The presidentialization of politics: A comparative study of modern democracies edited by Thomas Poguntke, Paul Webb
|Reviewed By:||Michael Foley|
|Reviewed in:||Public Administration|
|Date accepted online:||14/01/2008|
|Published in print:||Volume 85, Issue 03, Pages 857-883|
The proposition that it is possible for parliamentary and party based institutional systems to exhibit signs of emergent presidentialism often generates more heat than light. This is particularly so in the UK where this particular theme tends to be treated with a mixture of covert fascination and overt suspicion. For much of the time, the 'presidentialization thesis' is given the status of an exotic outlier or thought experiment. Students are habitually invited to 'discuss' its speculative properties and this almost invariably leads to a stock conclusion that underlines both the proposition's evident disjunction with constitutional formalities and its apparent reliance upon party political rhetoric and the short run idiosyncrasies of individual leaders.

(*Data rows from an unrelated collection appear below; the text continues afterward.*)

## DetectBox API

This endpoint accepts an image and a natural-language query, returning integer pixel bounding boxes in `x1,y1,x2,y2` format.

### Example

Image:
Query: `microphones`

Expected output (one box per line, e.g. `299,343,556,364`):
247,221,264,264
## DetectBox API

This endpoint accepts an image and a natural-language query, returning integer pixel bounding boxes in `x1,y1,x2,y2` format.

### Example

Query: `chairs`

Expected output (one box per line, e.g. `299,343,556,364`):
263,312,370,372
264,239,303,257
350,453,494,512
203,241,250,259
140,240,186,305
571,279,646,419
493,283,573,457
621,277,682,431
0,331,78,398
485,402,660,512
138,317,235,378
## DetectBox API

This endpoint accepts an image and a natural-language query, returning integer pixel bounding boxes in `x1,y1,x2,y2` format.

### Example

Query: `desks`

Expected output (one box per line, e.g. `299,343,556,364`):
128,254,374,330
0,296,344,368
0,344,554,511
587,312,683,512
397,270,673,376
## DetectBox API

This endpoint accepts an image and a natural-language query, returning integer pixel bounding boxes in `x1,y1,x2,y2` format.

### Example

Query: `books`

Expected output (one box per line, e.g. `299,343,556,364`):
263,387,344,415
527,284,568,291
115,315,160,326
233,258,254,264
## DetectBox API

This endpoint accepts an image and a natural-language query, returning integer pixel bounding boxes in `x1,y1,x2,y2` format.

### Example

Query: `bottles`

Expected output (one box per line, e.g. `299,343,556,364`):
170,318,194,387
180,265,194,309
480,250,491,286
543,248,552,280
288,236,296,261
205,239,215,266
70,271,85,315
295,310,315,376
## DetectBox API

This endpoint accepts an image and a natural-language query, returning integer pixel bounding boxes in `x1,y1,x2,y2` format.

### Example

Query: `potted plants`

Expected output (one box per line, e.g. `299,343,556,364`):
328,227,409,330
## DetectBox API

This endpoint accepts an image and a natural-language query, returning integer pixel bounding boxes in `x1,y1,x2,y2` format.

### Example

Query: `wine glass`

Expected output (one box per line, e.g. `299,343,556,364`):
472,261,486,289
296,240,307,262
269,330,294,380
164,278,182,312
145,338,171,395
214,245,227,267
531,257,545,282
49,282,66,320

The editors, Thomas Poguntke and Paul Webb, are to be commended for their formidable work in framing the study, defining the terms and establishing the rules of engagement across different states and cultures. They provide a masterly introduction on the differentiation of regime types (that is, 'parliamentary', 'semi-presidential' and 'presidential'); the component dimensions of presidentialization (that is, executive, party and electoral resources); and the selection of analytical indicators (for example, centralization of the control and coordination of policy-making, the establishment of direct leadership elections, leadership-centred campaign strategies). This provides the basis for a systematic study across 12 states (the UK, Germany, Italy, Spain, Denmark, Sweden, Canada, France, Finland, Portugal, Israel and the US) and across one region (the Low Countries). The underlying rationale is one of discerning change and of establishing the criteria by which such change can be satisfactorily assigned to a broad process of
Each study follows a basic template but it also offers substantial room for individual variation based upon different historical, political and institutional experiences. For example, in their study of Spain, Ingrid van Biezen and Jonathan Hopkin conclude that the level of presidentialization does not follow a precisely discernible pattern and is largely dependent upon contingent factors: 'presidentialization has varied considerably throughout a period in which the main structural factors ...have either remained constant or moved in contradictory directions' (p. 124). Notwithstanding these variations, the study succeeds in revealing and corroborating a trend line towards leaderships with greater power and autonomy in their executive and party environments as well as an enhancement of personal resources as a result of electoral processes that have become increasingly oriented towards the provision of leadership. In coming to this conclusion on a mix of advanced industrialized democracies, the contributors make a series of intriguing observations. In Portugal and Finland, for example, while constitutional developments have reduced the powers of the formal presidency in favour of more pronounced parliamentary regimes, the position of the prime minister has grown in accordance with the presidentialization trends noted elsewhere.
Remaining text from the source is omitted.